«Cuantos intérpretes católicos de los libros divinos del Antiguo y del
Nuevo Testamento he podido leer, anteriores a mí en la especulación sobre la
Trinidad, que es Dios, enseñan, al tenor de las Escrituras, que el Padre, el
Hijo y el Espíritu Santo, de una misma e idéntica substancia, insinúan, en
inseparable igualdad, la unicidad divina, en consecuencia, no son tres dioses,
sino un solo Dios, Y aunque el Padre engendró un Hijo, el Hijo no es el Padre;
y aunque el Hijo es engendrado por el Padre, el Padre no es el Hijo; y el
Espíritu Santo no es ni el Padre ni el Hijo, sino el Espíritu del Padre y del
Hijo, al Padre y al Hijo coigual y perteneciente a la unidad trina. Sin
embargo, la Trinidad no nació de María Virgen, ni fue crucificada y sepultada
bajo Poncio Pilato, ni resucitó al tercer día, ni subió a los cielos, sino el
Hijo solo: ni descendió la Trinidad en figura de paloma sobre Jesús el día de
su bautismo; ni en la solemnidad de Pentecostés, después de la ascensión del
Señor, entre viento huracanado y fragores del cielo, vino a posarse, en forma
de lenguas de fuego, sobre los apóstoles, sino sólo el Espíritu Santo.

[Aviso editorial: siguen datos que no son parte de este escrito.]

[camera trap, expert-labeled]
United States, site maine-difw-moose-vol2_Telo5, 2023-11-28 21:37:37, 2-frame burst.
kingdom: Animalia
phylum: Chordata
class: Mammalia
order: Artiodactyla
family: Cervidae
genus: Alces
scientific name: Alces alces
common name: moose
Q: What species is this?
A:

Finalmente, no dijo la Trinidad desde el cielo: Tú eres mi Hijo, cuando Jesús
fue bautizado por Juan, o en el monte cuando estaba en compañía de sus tres
discípulos, ~i al resonar aquella voz: Lo he glorificado y lo volveré a
glorificar, sino que era únicamente la voz del Padre, que hablaba a su Hijo, si
bien el Padre, el Hijo y ni Espíritu Santo sean inseparables en su esencia y en
sus operaciones. Y ésta es mi fe, pues es la fe católica» (San Agustín
[354-430]. Tratado sobre la Trinidad IV, 7).